Losing Confidence But Saying Fuck It
GoPro is officially in action.
I bought it in April but am just now getting it hooked up for the car vlog. (god, I dislike word vlog, but, what can you do...)
I bought a mount for it back then too. Should have put it up then, but wasn't up for it. Brain was still healing and meds were still adjusting. Until last week, I don't think I'd recorded either so didn't really matter that I was still using the phone.
It's interesting that I was able to do more recording in the depths of the depression than when I was on the tail end of it. The way I described the earlier part of this year is that it felt like I had had the shit kicked outta me and was finally getting to rest and recover. And, that's what it was. First the mania and then the fucking forever depression just pummeled me. With the depression, everything hurt to do. Not an intense pain, more of an ache. Like when you have the flu. That's what the body feel was like. Mentally, I still don't know how to describe it.

-*-

■ WRITTEN TASK A
Repeat word for word the part of the post about the GoPro starting at "I bought a mount" and ending at "using the phone.".

■ MATERIAL FOR THE TASK
-*-

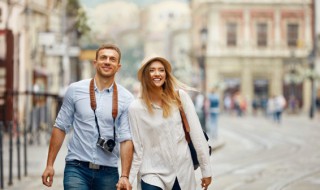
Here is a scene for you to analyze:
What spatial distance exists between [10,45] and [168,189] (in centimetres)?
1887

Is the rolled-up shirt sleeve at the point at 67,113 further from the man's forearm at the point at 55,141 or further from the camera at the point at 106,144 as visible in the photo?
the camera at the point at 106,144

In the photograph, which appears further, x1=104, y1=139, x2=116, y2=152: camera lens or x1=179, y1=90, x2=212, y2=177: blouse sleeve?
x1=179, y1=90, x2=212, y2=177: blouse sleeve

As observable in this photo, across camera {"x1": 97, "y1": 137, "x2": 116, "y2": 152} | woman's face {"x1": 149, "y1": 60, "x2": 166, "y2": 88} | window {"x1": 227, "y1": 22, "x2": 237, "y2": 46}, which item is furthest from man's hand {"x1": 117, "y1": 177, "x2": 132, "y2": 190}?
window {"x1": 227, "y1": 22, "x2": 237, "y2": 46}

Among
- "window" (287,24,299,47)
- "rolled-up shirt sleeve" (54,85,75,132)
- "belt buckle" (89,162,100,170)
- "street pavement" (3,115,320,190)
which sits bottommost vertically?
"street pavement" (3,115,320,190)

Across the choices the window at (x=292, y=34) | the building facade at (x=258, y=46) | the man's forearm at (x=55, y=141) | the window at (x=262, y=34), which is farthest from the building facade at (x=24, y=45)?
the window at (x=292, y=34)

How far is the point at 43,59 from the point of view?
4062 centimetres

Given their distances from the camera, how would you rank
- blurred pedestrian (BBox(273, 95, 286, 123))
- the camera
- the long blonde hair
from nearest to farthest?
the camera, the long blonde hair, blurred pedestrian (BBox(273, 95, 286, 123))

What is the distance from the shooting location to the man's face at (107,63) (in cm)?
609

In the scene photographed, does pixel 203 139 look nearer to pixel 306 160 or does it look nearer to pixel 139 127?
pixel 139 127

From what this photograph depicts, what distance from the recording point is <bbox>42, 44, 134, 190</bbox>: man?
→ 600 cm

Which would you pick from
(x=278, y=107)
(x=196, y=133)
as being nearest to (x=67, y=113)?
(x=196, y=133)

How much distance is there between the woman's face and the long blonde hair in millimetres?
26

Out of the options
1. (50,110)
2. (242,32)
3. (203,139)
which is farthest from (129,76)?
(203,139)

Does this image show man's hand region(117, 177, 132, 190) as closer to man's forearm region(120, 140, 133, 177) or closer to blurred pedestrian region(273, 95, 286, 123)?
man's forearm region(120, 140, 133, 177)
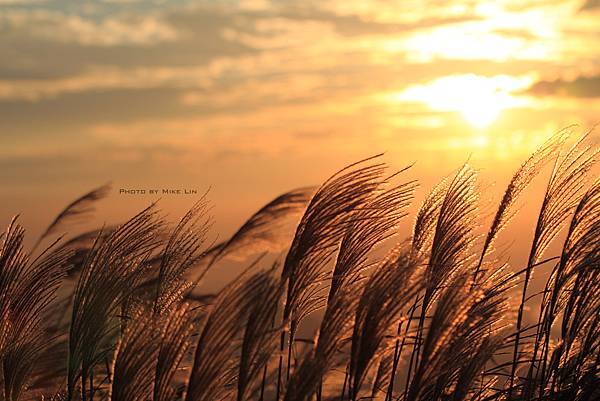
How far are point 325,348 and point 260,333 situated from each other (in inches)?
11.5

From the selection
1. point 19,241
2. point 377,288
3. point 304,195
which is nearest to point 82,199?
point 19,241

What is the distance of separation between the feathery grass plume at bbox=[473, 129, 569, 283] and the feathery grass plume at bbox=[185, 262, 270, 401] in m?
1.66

-*-

■ WRITTEN TASK B
Reproduce verbatim the lines of the listing starting at the line containing "How far are" and ending at the last line of the listing, with both of those lines included.

■ EXERCISE OUTPUT A
I bought a mount for it back then too. Should have put it up then, but wasn't up for it. Brain was still healing and meds were still adjusting. Until last week, I don't think I'd recorded either so didn't really matter that I was still using the phone.

■ EXERCISE OUTPUT B
How far are point 325,348 and point 260,333 situated from each other (in inches)?
11.5

From the selection
1. point 19,241
2. point 377,288
3. point 304,195
which is nearest to point 82,199?
point 19,241

What is the distance of separation between the feathery grass plume at bbox=[473, 129, 569, 283] and the feathery grass plume at bbox=[185, 262, 270, 401] in m?
1.66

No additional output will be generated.